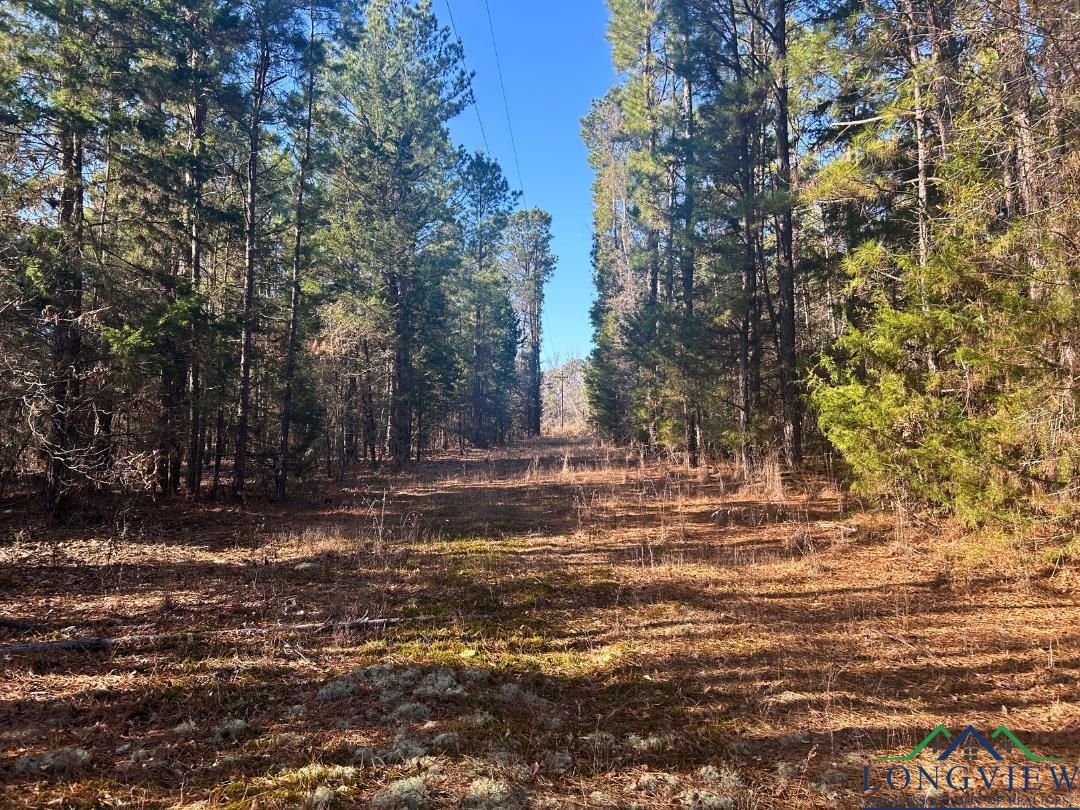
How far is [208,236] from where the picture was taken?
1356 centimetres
==
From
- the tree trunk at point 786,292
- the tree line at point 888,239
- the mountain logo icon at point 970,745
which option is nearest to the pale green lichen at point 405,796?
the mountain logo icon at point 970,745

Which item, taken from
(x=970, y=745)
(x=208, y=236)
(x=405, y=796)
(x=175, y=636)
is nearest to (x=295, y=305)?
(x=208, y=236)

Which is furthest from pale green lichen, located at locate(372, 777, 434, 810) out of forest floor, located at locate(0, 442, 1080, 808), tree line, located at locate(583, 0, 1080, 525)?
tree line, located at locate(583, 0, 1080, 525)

• [Task brief]: List every line of the records above that contains the word "green", copying each line in full. Case counts.

• [Written answer]:
which option is nearest to the pale green lichen at point 405,796?
Which is furthest from pale green lichen, located at locate(372, 777, 434, 810) out of forest floor, located at locate(0, 442, 1080, 808), tree line, located at locate(583, 0, 1080, 525)?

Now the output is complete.